A matemática será nossa próxima religião.
por Rui Alão

"Às vezes assisto a rituais religiosos e sinto que fico entalado entre o mais austero respeito e uma vontade espontânea de brincar com seus símbolos, de não levá-los a sério. O ritual, que é uma rara oportunidade que se tem de voltar a um mundo em que os símbolos tinham uma força real nas pessoas e nas comunidades, é também e por isso mesmo (pela força que seus símbolos querem evocar) um enxerto de algo estranho ao mundo que experimentamos... É como se fizéssemos um círculo na areia (na areia do espaço e na areia do tempo) e disséssemos para os outros: "o que acontece dentro desse círculo é muito, muito importante." E esse círculo, desenhado na areia como uma brincadeira de criança, inserido no espaço contínuo da praia, cria uma descontinuidade apenas pelo fato de querermos que ele seja mais importante, talvez sagrado. É como uma brincadeira. E é justamente essa semelhança entre rito e brincadeira que me causa essa sensação estranha, da qual não consigo me livrar por mais que passem os anos."

Esta passagem da brincadeira ao sagrado e vice-versa é, realmente, uma das coisas que mais me impressionam desde a meninice, desde as primeiras missas e formaturas. E os momentos em que tudo estava sério e uma das minhas irmãs caía na gargalhada? E minha mãe ia junto; às vezes meu pai e meu tio também. E porque todo mundo ria, já não era mais cerimônia, era brincadeira. E fingíamos estar sérios para os outros mas sabíamos que estávamos rindo por dentro. Ríamos, mas não para desrespeitar nada. Era só o gosto de rir, era o sabor irresistível desse terreno genial, que fica entre o sagrado e o profano.
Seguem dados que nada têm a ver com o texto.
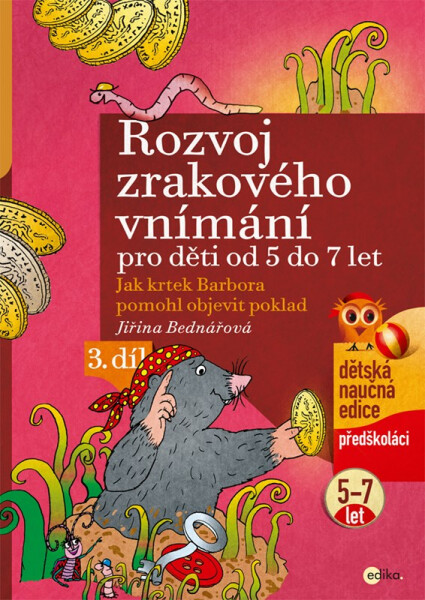 Rozvoj zrakového vnímání 3. díl pro děti od 5 do 7 let - Jiřina Bednářová
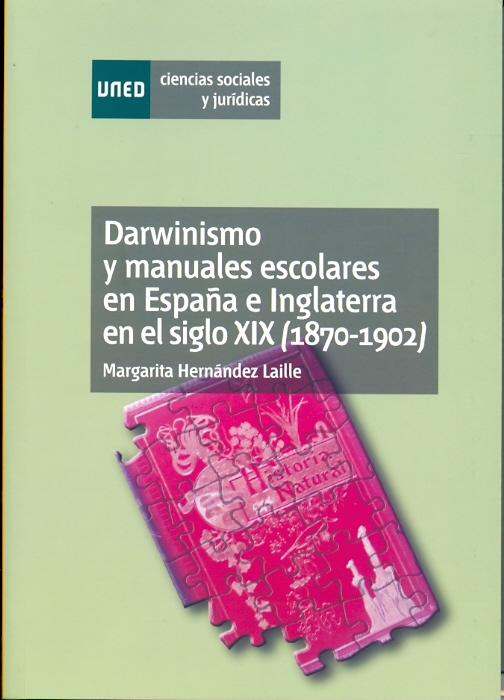 La Editorial UNED presenta el libro "DARWINISMO Y MANUALES ESCOLARES EN ESPA?A E INGLATERRA EN EL SIGLO XIX (1870-1902)", de Margarita Hernández Laille.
A fala de Aquiles no livro IX da Ilíada, algumas linhas de Raduan Nassar e muitas de Borges, uma velha senhora usando, distraída, um gesto de menina, todas estas coisas são geniais não por outros motivos, mas porque estão nessa região, entre um mundo e outro.

E de vez em quando as coisas me levam novamente a passar por ela; pena que tão sem aviso...

Noutro dia tentei fazer uma conta de dividir de alguns dígitos "na mão" e simplesmente não consegui. Deu branco. Falei com um amigo de trabalho e ele também desistiu. Depois de alguns minutos de calmo desespero, cheguei à conclusão que a falha é geral: com o aparecimento das calculadoras eletrônicas, as pessoas não fazem mais contas de dividir com lápis e papel. E nunca mais farão! Isso mesmo: você, que pertence à geração que aprendeu a desenhar aquele cotovelinho e colocar o divisor lá dentro e fazer a operação "no papel"... você foi o último de uma série quase infinita de pessoas que fizeram contas de dividir desde a época de Cristo e ainda antes...

Talvez, um dia, daqui a cinqüenta anos, as pessoas aprendam a fazer conta de dividir como quem aprende ábaco hoje, com um certo ar de quem domina um instrumento antigo, lendário e sabe a origem das coisas e das palavras. Talvez ensinem conta de dividir numa seita, com um mestre que conhece os segredos dos números a ainda sabe desenhá-los em pedaços preservados do papel. Os Pitagóricos podem ressurgir. Haverão clipes de conjuntos que deixaram a música tonal e voltaram à modal, compondo segundo uma ordem estritamente matemática.

Talvez a matemática seja nossa próxima religião.